I did not get a heroine involved in a stabbing yesterday, though it wasn’t for lack of trying. I think the stabbing has to come today, in the hero’s POV. Serves him right if he gets a puncture; he’s been getting a bit arrogant lately and needs someone to take him down a peg or two. This being Hell’s Acre, of course, he’ll get it in the most mannerly way possible from our dear heroine.

I mean, she’ll stab, but she won’t be rude.

Other than that, the day is set aside for revisions on Sons of Ymre. There’s a lot more horror than romance in that book, and the Lovecraft and King in Yellow references fall fast and thick. My poor editor. *evil chuckle*

I’ve queued up a lot of Miles Davis for the afternoon’s work, and am attempting to use another jolt of coffee to clear the mud out of my head. I’d forgotten how absentminded upping my running mileage makes me for the first couple days. On the plus side, I’ll sleep well tonight, which is a blessing all its own.

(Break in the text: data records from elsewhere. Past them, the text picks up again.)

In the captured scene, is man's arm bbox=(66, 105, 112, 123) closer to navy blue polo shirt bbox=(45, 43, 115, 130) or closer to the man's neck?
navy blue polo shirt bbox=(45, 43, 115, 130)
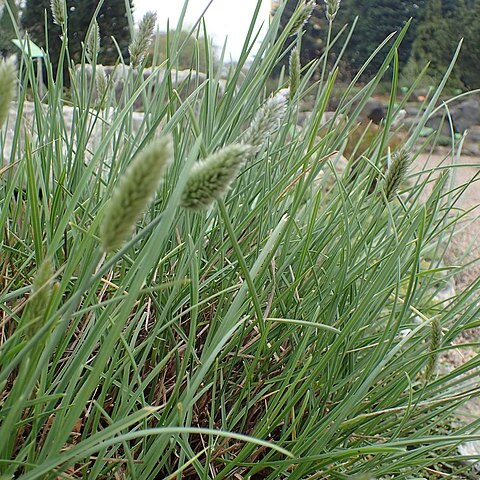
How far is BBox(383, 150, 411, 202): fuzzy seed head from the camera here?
29.4 inches

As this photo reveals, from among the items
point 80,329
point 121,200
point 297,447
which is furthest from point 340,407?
point 121,200

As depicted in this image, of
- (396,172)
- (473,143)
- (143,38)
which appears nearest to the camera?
(396,172)

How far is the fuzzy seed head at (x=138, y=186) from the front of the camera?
1.13 feet

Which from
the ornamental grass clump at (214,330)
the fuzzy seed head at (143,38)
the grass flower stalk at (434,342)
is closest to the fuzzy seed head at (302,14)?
the ornamental grass clump at (214,330)

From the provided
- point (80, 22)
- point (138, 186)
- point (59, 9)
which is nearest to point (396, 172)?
point (138, 186)

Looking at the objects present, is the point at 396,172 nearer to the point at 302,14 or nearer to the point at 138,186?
the point at 302,14

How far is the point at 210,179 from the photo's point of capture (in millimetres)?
416

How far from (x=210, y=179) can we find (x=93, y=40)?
763 mm

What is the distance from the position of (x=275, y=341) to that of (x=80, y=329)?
12.5 inches

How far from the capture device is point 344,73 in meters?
12.3

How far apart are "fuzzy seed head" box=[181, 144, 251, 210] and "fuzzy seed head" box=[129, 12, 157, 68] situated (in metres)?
0.52

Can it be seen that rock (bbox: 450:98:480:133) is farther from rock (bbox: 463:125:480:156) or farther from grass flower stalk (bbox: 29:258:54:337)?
grass flower stalk (bbox: 29:258:54:337)

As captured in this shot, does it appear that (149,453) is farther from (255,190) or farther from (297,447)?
(255,190)

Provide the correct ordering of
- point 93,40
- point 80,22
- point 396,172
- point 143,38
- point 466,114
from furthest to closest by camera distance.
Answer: point 466,114
point 80,22
point 93,40
point 143,38
point 396,172
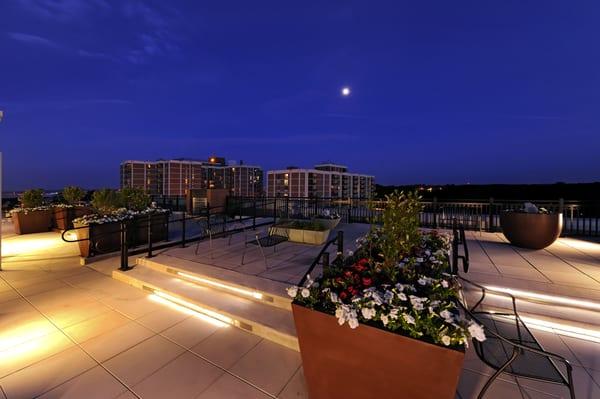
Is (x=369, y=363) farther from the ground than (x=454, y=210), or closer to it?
closer to it

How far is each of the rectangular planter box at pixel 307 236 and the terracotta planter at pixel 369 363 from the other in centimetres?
395

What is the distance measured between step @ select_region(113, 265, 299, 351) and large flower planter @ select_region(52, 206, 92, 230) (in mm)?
5694

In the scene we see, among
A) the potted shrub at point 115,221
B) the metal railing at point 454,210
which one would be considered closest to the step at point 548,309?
the metal railing at point 454,210

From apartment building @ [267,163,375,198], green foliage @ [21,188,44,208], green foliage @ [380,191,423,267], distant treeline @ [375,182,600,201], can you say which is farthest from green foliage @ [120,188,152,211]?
apartment building @ [267,163,375,198]

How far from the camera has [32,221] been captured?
771 cm

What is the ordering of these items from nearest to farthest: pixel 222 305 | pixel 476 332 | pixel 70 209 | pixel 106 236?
pixel 476 332
pixel 222 305
pixel 106 236
pixel 70 209

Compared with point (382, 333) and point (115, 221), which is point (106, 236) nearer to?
point (115, 221)

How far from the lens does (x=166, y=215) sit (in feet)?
→ 19.7

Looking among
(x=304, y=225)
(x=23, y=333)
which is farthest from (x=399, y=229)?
(x=23, y=333)

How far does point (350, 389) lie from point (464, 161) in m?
69.2

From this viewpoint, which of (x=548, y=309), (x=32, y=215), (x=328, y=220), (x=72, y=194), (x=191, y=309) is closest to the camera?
(x=548, y=309)

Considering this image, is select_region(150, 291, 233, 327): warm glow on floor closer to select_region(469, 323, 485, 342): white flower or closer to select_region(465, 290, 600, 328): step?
select_region(469, 323, 485, 342): white flower

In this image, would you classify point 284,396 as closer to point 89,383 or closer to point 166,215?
point 89,383

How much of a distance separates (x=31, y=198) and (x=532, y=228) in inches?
557
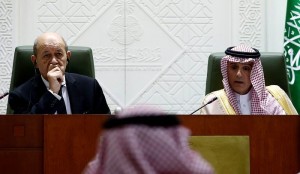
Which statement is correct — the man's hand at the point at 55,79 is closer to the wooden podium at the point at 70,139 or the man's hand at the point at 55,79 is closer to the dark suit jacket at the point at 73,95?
the dark suit jacket at the point at 73,95

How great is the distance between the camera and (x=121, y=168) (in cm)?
147

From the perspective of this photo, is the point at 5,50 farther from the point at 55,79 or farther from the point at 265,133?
the point at 265,133

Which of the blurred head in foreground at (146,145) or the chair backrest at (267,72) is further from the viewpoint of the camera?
the chair backrest at (267,72)

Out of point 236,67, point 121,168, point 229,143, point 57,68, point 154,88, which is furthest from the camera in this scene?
point 154,88

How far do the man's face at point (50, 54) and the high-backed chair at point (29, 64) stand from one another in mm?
119

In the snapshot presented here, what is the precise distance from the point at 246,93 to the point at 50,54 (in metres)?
1.30

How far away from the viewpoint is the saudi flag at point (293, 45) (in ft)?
18.4

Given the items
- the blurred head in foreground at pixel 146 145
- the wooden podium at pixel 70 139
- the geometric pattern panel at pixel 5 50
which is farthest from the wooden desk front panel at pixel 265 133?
the geometric pattern panel at pixel 5 50

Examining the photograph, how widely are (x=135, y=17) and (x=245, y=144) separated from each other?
306 centimetres

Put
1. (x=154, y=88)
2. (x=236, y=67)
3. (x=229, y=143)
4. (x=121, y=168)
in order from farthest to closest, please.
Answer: (x=154, y=88) < (x=236, y=67) < (x=229, y=143) < (x=121, y=168)

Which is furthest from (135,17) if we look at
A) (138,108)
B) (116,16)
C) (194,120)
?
(138,108)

The minus is that my usual work pace has dropped to what feels like a snail-crawl. I know it’s not, I know I’m in a good spot and can afford a few days’ worth of not-quite-top-speed, but still. It irks me to be operating at less than full capacity.

Some of my slowness could be the absence of lunch, a problem easily rectified even if the dogs are going to be underfoot as soon as I twitch to rise from my office chair. Since I’m contemplating midday bruschetta, their cheese-sense is no doubt tingling. I swear, the instant any human in the house even thinks about thickened milk product, both dogs perk up and scuttle forth to beg for treats with single-minded intensity.

…I just glanced at the office door. Miss B is sitting, ears up and eyes bright, waiting. Every inch of her is expectant.

I suppose I can’t disappoint the poor elderly dog–and Boxnoggin is coming down the hall, his nails clicking on hardwood. Time to wade through canine excitement in the direction of the kitchen and hope the kids left me some fresh mozzarella.